Given the fact there’s so much to chew on, it makes sense to try and Power Rank the current landscape of New Japan Professional Wrestling.
5. Tetsuya Naito
The leader of Los Ingobernables de Japon, the leading merchandise mover in Japan and forever the Stardust Genius. Accolades aside, he’s been in a weird spot since losing his IWGP Championship shot at Wrestle Kingdom 12. He got jumped by Jericho, he got pushed around by Yoshi-Hashi and now Taichi is trying to make a statement with him. Not really sure why he’s being saddled with the lower card guys of 2 other factions, and freelance Jericho is looming over his head. So with no real direction but, himself and LIJ are still the most over thing in NJPW, he deserves mention in the Top 5.
4. Will Ospreay
ELEVATED, EL-ELEVATED – oh, ya his theme song is catchy, shut up. Aside from a catchy theme, he’s one of the premiere atheltes on the indie scene as well as New Japan. So given the fact that he’s been towards the top of the Junior Division for the last 3 years, and a 2 time Champion in the last six months, it’s hard to ignore him. The fans love him, Okada hand picked him for Chaos, and even hand picks him again for the Anniversary Show to reignite the tradition of the Junior Champion versus the Heavyweight Champion.
Starting off big, this proves to be a big year for Ospreay.
3. Minoru Suzuki
The Sadistic Surgeon, he literally tortured Hiroshi Tanahashi to the point where Red Shoes couldn’t take anymore and took pity on the stubborn former Ace. Now he’s the Intercontinental Champion after losing the NEVER to Hirooki Goto last month in a brutal match. He feels disrespected by the press, but the fans still love to hate him. Screaming Kaze Ni Nare at the right time, is still an arena wide tradition, and you can’t help but eat up his brutal technical style.
2. Golden Lovers
Well this one is a gimme. It’s the reunion every new western fan wanted and even many Japanese fans were clamoring for this. Kenny Omega’s possible split from the Bullet Club, time to go full Babyface with Kota Ibushi. Not only Bi-lingual…these guys will be a great story to keep fans engaged through the New Japan Cup and the usually smaller show of Wrestling Dontaku.
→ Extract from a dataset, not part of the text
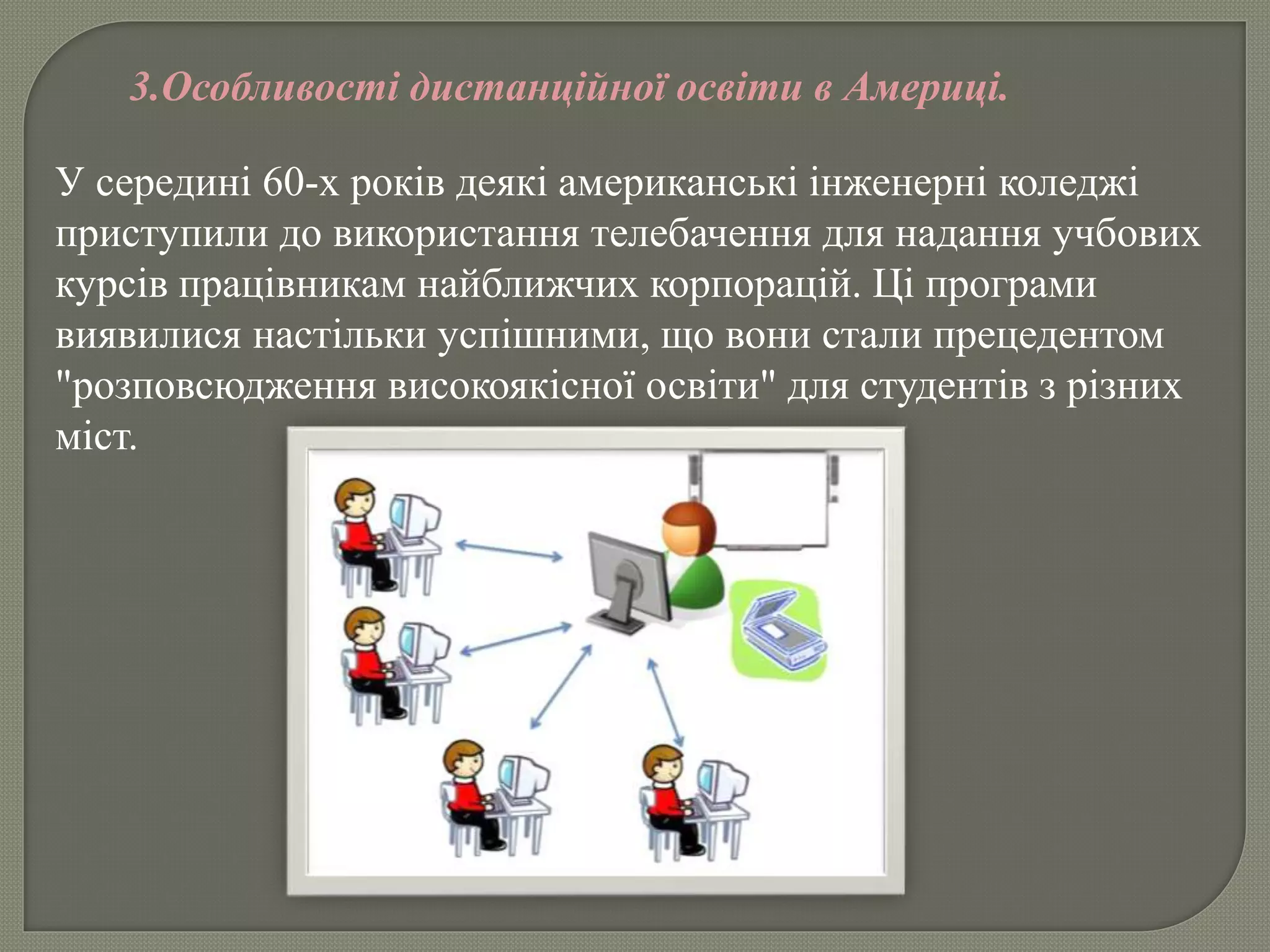 3.Особливості дистанційної освіти в Америці.

У середині 60-х років деякі американські інженерні коледжі приступили до використання телебачення для надання учбових курсів працівникам найближчих корпорацій. Ці програми виявилися настільки успішними, що вони стали прецедентом "розповсюдження високоякісної освіти" для студентів з різних міст.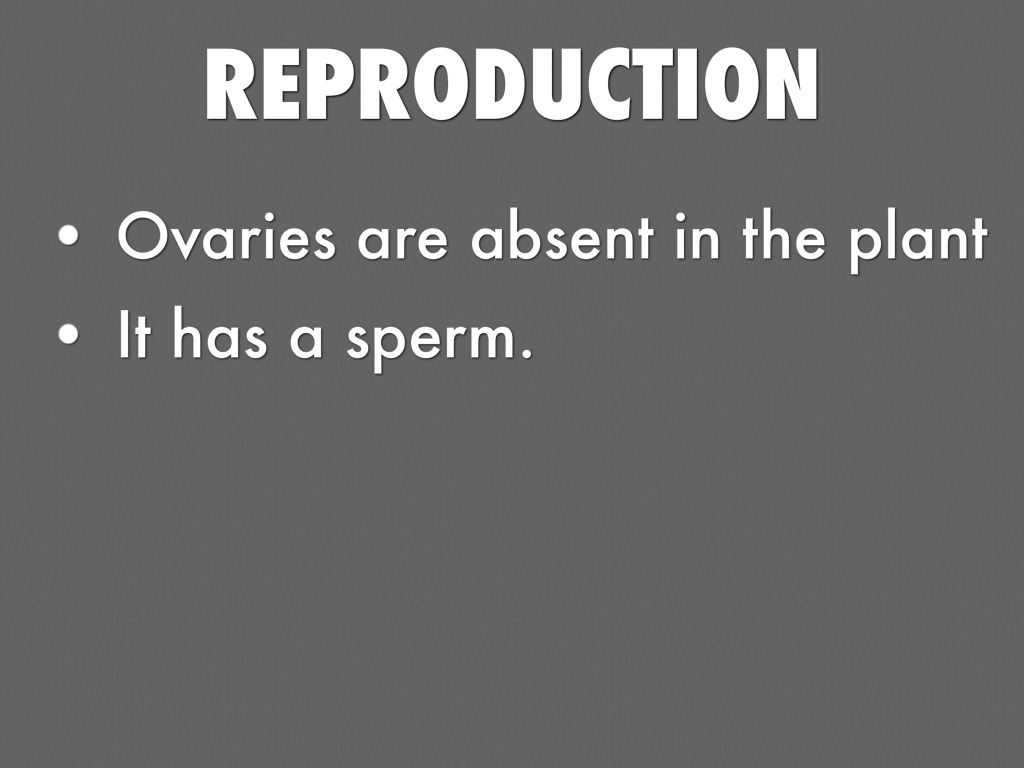 REPRODUCTION

• Ovaries are absent in the plant
• It has a sperm.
We know what they can both do, and now it’s just a matter of seeing where they go. Some great matches can be had, but until we get confirmation on the Bullet Club, speculation is abound.
1. Kazuchika Okada
What can I really say? He’s a 5 star machine, even more so than Omega. He’s booked to be super human, looks like a million bucks, has a global footprint larger than most expected and still remains mostly humble on promos. Also New Japan’s parent company Bushi Road has been using his boyish smile and look to help sell their products like Buddy Card Fight.
Even if your sick of him being champion, his matches are always put together in a way to make you believe the other wrestler has a legit chance, until Okada’s resilience shines through. So unlike other “Pushed down our throat” talent, Okada remains humble to fans, looks fairly human, just has a more impressive reserve tank than most.
He will continue to rain money down on New Japan, even after Omega’s eventually exit to WWE.
Well there we have it, Power Rankings for New Japan. Due to injuries, Hiroshi Tanahashi isn’t on this list and due to being relatively new, Jay White hasn’t quite captured the hearts and attention of people to believe he’s a top talent.
Could there be a lot of changes amidst how the Anniversary Show, New Japan Cup, Strong Style Evolved and Wrestling Dontaku shake out? Of course! Makabe challenging for the Intercontinental Title, Jericho’s eventual involvement and the next opponent for Okada could shift things. But until them, tranquilo and Bullet Club is fine, they’re fine.